The serpent is evil of every kind.
Its head is love of self.
The woman's seed is the Lord.
The enmity put between the two
is the enmity between the love
in a person's native character and the Lord,
thus also between a person's own prudence
and the Lord's Divine providence.
For a person's own prudence
is continually raising its head,
and Divine providence is continually pressing it down.

If a person were to be conscious of this,
he would be angered and enraged at God
and would perish.
But as long as he is not conscious of it,
he may become angry and enraged
at people, or at himself, and at fortune, too,
without perishing.

For this reason the Lord by His Divine providence
continually leads a person in freedom,
and freedom appears to a person
no otherwise than as his own.

Moreover, to lead someone
opposed to oneself in freedom
is like raising a heavy and resistant weight
from the ground by jackscrews,
whose power causes
the heaviness and resistance not to be felt.
It is also like someone's being in the hands
of an enemy who intends to kill him,
of which he is at the time unaware,
and having a friend lead him away
by secret passages
and afterward disclose the enemy's intent.

 

Tuesday, January 28, 2025

DP 206 - The Devil; DP 207 -The Divine Operation

DP 206

A person's own prudence
springs from his native character,
which is his nature and is called his hereditary soul.
This native character is a love of self
and a resulting love of the world,
or a love of the world and a resulting love of self.

It is the nature of a love of self
to regard itself alone,
and to view others as either inferior or of no account.
If it regards some people as having some value,
it does so only as long
as it is honored and cultivated by them.
Inmostly in that love -
like the endeavor in a seed
to produce fruit and reproduce itself -
lies hidden the wish to become great,
and if possible king,
and if possible then God.

That is the character of a devil,
because a devil is the love of self personified.
He is by nature disposed to adore himself
and to show no one any favor
but one who adores him, too.
He hates any other devil of a like character,
because he wishes himself alone to be adored.

● ● ● ●

_Given instruction 1_
In the passage on Divine providence, what is said to be the head of the serpent?
_Given instruction 2_
Write out the records word for word, from the line with "Outline anything matching" up to and including the last line of the records.

● ● ● ●

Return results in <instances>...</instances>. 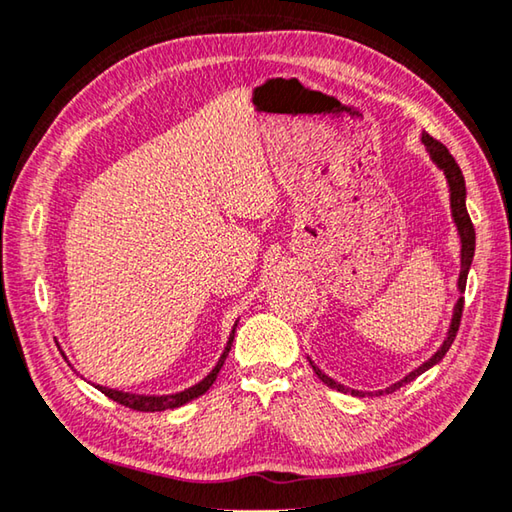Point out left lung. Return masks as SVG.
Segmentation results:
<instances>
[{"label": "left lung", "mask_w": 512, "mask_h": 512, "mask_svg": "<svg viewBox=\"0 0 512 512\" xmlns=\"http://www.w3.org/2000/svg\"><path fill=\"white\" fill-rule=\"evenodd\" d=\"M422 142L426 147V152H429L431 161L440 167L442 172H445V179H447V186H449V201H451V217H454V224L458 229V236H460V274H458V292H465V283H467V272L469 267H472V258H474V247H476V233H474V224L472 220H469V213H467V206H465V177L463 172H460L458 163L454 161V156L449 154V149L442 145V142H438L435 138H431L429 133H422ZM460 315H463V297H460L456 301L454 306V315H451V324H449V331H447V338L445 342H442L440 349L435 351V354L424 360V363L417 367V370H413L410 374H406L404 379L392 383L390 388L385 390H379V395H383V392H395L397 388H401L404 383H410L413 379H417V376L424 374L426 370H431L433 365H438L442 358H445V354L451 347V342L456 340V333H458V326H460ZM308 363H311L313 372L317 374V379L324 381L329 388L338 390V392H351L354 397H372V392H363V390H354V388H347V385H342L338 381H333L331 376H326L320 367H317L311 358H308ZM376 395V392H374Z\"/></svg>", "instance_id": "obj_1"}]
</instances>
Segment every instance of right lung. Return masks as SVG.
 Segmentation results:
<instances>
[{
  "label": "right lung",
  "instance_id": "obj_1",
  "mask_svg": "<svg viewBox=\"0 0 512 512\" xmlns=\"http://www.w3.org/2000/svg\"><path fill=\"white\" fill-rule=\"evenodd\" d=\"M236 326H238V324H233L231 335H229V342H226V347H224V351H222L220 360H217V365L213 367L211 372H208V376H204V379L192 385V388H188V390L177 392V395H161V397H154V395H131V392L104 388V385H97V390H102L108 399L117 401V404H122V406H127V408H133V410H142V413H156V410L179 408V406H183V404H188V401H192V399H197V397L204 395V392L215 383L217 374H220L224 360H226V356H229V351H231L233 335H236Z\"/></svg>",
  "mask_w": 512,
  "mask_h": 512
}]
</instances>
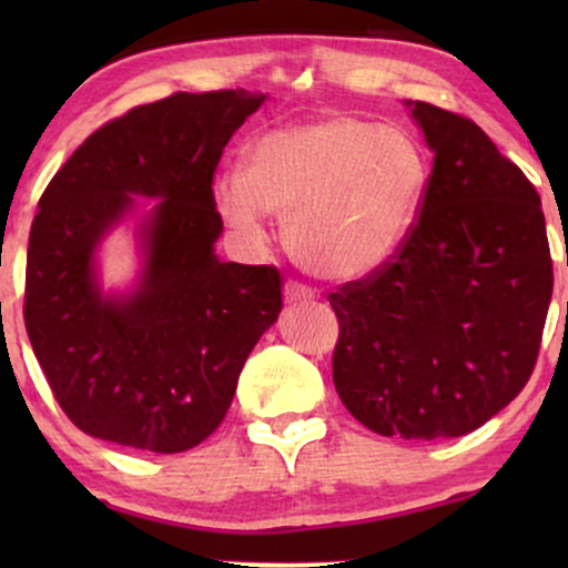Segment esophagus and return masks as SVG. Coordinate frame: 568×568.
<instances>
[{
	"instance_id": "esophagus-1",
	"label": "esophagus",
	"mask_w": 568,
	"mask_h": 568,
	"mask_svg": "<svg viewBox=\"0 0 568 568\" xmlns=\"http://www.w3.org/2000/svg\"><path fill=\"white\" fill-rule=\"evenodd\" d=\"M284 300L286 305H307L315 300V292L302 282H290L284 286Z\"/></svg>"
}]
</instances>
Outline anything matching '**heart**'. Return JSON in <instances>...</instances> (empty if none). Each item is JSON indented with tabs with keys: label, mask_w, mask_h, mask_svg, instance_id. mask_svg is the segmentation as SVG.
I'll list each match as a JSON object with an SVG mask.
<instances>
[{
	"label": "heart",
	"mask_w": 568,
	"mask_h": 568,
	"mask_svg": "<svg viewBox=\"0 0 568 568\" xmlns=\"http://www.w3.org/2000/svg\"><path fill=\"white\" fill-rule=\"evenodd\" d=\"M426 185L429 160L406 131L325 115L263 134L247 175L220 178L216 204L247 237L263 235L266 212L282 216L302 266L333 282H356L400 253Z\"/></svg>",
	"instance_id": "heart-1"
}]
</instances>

● ● ● ●

_Written response 1_
Love of self.

_Written response 2_
Outline anything matching '**heart**'. Return JSON in <instances>...</instances> (empty if none). Each item is JSON indented with tabs with keys: label, mask_w, mask_h, mask_svg, instance_id. mask_svg is the segmentation as SVG.
I'll list each match as a JSON object with an SVG mask.
<instances>
[{
	"label": "heart",
	"mask_w": 568,
	"mask_h": 568,
	"mask_svg": "<svg viewBox=\"0 0 568 568\" xmlns=\"http://www.w3.org/2000/svg\"><path fill=\"white\" fill-rule=\"evenodd\" d=\"M426 185L429 160L406 131L325 115L263 134L247 175L220 178L216 204L247 237L263 235L266 212L282 216L302 266L333 282H356L400 253Z\"/></svg>",
	"instance_id": "heart-1"
}]
</instances>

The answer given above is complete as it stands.